Originalmente publicado en: Haciendo equilibrios – Todo suma
Ya hablamos en su momento de la entropía. De su fama de caos y desorden. Y también —con algo de justicia poética— de su otra cara: la del equilibrio. La tendencia hacia la uniformidad, el fondo tranquilo tras el aparente ruido. Pero por mucho que el caos tenga su atractivo, uno tiene que ser sincero. Y mire que habría sido cómodo ignorarlo, porque la entropía sigue siendo una forma elegante de hablar de la flecha del tiempo, del inevitable desmoronamiento de las cosas. Del “cualquier tiempo pasado fue mejor”. Pero no, porque también con el tiempo, uno adquiere obligaciones y una es ser sincero. Y por ello reconocer que la entropía no es más que una búsqueda de la naturaleza hacia su propio equilibrio.
Resultó que lo que llamábamos desorden era simplemente otra cara del equilibrio. Y eso, para algunos cambia muchas cosas, aunque sinceramente quizás no cambie nada. Lo que sí sé es que me da una excusa para profundizar en el tema.
Porque si lo que aparentemente es caos representa una transición hacia el equilibrio, podemos empezar a mirar el mundo con otros ojos. No como una colección de sistemas rotos, sino como redes que buscan su punto justo. Y entonces, lo interesante ya no es saber si hay que evitar el desorden, sino comprender qué clase de equilibrio está buscando cada sistema. Si lo sabemos, podemos anticipar, proteger o incluso construir equilibrios nuevos.
El otro día hablamos de identificar la tendencia de cada sistema, hoy vamos a hablar de lo que resulta de ello. De equilibrios que parecen estables pero no lo son, y de otros que solo existen mientras se mueven. Y de qué significa todo eso para nosotros, que también podemos ser vistos como sistemas.
Cuando el bosque guarda el agua: equilibrio ecológico
Es posible que nunca se lo haya contado, porque hay sesiones del Club del libro que no salen como uno se espera.

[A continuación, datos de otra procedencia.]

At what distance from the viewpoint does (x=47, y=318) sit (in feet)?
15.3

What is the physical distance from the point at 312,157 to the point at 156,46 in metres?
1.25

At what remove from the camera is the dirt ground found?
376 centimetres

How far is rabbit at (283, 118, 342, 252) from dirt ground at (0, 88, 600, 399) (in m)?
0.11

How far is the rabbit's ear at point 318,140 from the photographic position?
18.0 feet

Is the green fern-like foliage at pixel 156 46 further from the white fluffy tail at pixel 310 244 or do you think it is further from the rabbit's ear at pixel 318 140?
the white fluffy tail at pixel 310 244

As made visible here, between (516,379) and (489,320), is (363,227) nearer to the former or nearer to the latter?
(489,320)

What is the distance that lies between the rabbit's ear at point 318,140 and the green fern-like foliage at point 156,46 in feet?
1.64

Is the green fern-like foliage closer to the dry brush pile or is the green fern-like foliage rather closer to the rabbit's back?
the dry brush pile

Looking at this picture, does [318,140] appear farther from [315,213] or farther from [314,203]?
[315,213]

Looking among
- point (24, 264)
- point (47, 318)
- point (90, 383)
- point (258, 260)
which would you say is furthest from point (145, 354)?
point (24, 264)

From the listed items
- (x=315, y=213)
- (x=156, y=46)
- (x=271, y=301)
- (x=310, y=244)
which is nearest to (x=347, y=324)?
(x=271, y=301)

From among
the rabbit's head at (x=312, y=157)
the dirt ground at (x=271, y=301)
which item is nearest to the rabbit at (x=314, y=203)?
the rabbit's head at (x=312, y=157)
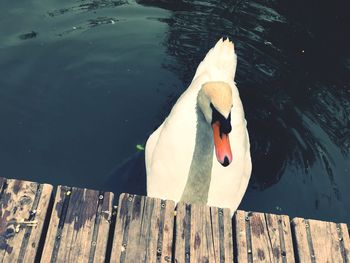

La de Poder y Progreso de Daron Acemoğlu y Simon Johnson (a fecha de escritura de este artículo), es una de ellas, porque directamente no salió. El caso es que los autores dedican un capítulo entero a los canales de Suez y Panamá. Y a mí me gustó mucho, tanto que me puse a leer sobre los dichosos canales —piense que he pasado bastante tiempo en los Países Bajos y al final la cabra tira al monte—.
Lo que quería contarle es que a finales de los años 70, con el Canal de Panamá en funcionamiento, surgió un problema inesperado. El río Chagres, vital para alimentar el paso de los barcos mediante esclusas, empezó a flaquear. Había caudales cada vez más irregulares. Se pensó que se trataba de un problema técnico. No lo era. El problema era ecológico, de equilibrio además.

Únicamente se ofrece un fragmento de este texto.